Passage provided:

══════════════════════════════

Thank you for posting the instructions for that on your blog....I've seen the tipsy pots mentioned alot of places but couldn't see any instructions

Phoenix, AZ(Zone 9b)

I love your tipsy pots...
But I have to tell you I took a huge double take...maybe a triple take...when I enlarged your photo. Back in the laste 90's I painted bricks like yours and sold dozens of them...and at first I thought it was one I painted...that someone sent you one. But it's similar...not one of mine!

Your garden is beautiful...loved reading about it on your blog.

(Karen) Frankston, TX(Zone 8a)

what size rebar rod did you use? Did you have to cut it or did it come in that size? Thanks :)

Fairmont, WV

Booplants,
I was a Tole Painting Teacher for 27 years and the brick was a project we did back in the 90"s. On the back side is a winter scene. The pattern packet had several different pictures to put on the bricks. Glad to have another painter on here...

══════════════════════════════

Your objective:
Please write what comes next in the garden forum thread about tipsy pots and a painted brick, picking up right after its final post. The listing that comes next is from a different source.

Given information:
══════════════════════════════

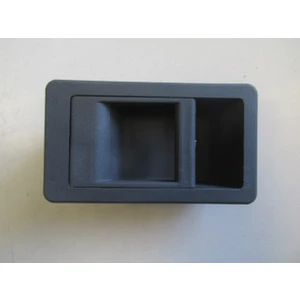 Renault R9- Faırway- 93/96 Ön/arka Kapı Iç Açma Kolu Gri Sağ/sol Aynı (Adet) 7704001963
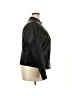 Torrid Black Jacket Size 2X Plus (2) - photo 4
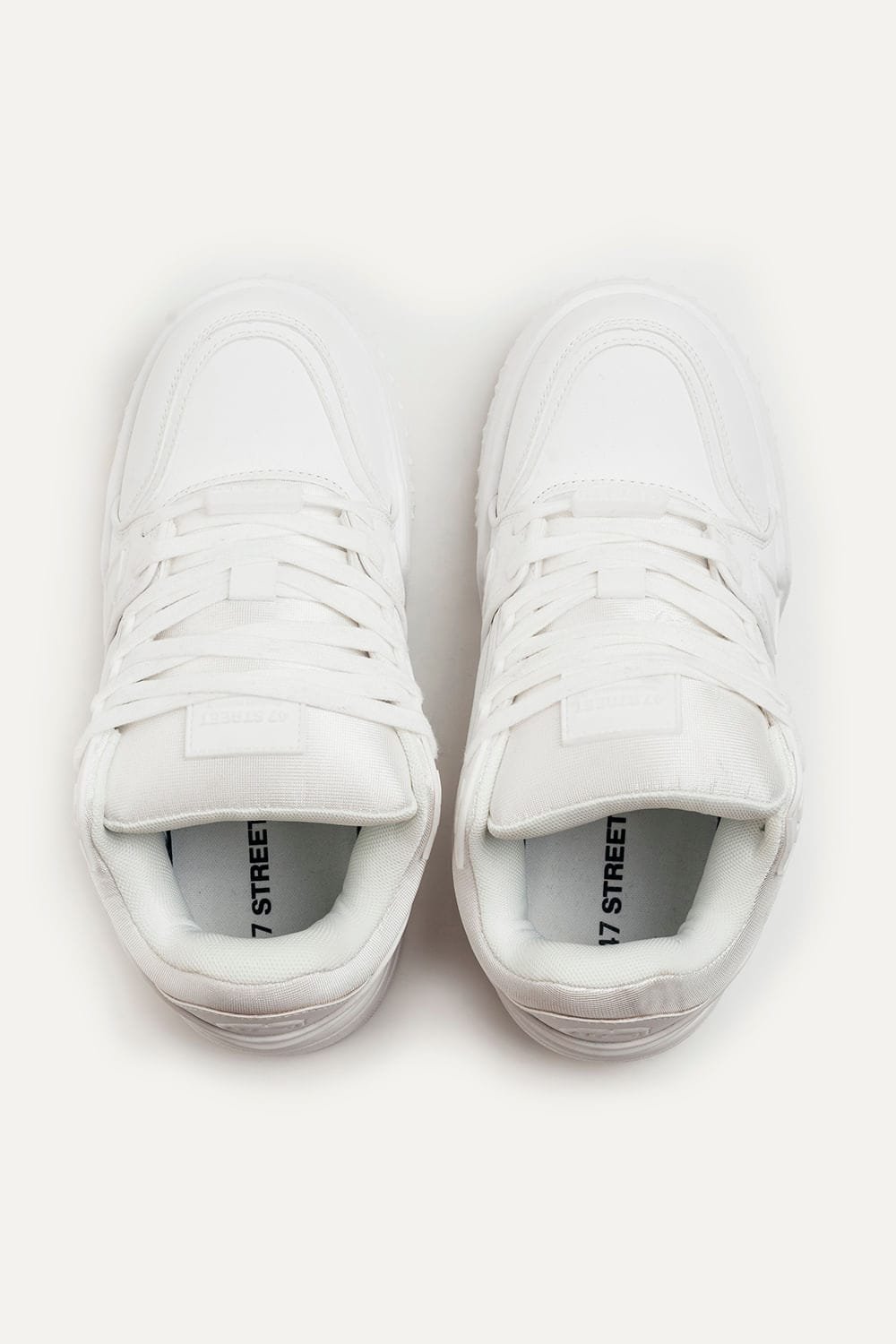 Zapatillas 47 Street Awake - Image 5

══════════════════════════════

Reply:
Fairmont, WV

darkmoondreamer,
The rebar was 1/2 x maybe 5 foot it is just a straight piece, no cutting. Depending on how high you want your pots and what kind of soil you have, you may need to drive the rebar in more to stablize it. I have 2- 12 in. pots 2- 8 in. pots and 2- 6 in. pots. The holes in bottom of pots had plenty of room to go over rebar and tilt. They were a conversation piece this summer. No one had seen them before, I had 4 of them in different gardens...

Phoenix, AZ(Zone 9b)

lusary tole,
I was a tole painter years ago and also taught. Now I am a muralist full time! See what a little paint leads to?

Fleming Island, FL(Zone 9a)

Very nice!!!! I've had one of these for a few years. I bought an inexpensive plastic pot, filled it 1/2 full with concrete, and set my rebar in that. Now I can move the pole around.

Winterville, GA(Zone 7b)

lusarytole,
I don't know whether it was your post or someone else's, but I got the idea for mine from here on DG. Mine, however, is for my herbs. :-) This picture was taken a while ago and is a bit fuller now, not by much because of the drought.

Yours is just beautiful!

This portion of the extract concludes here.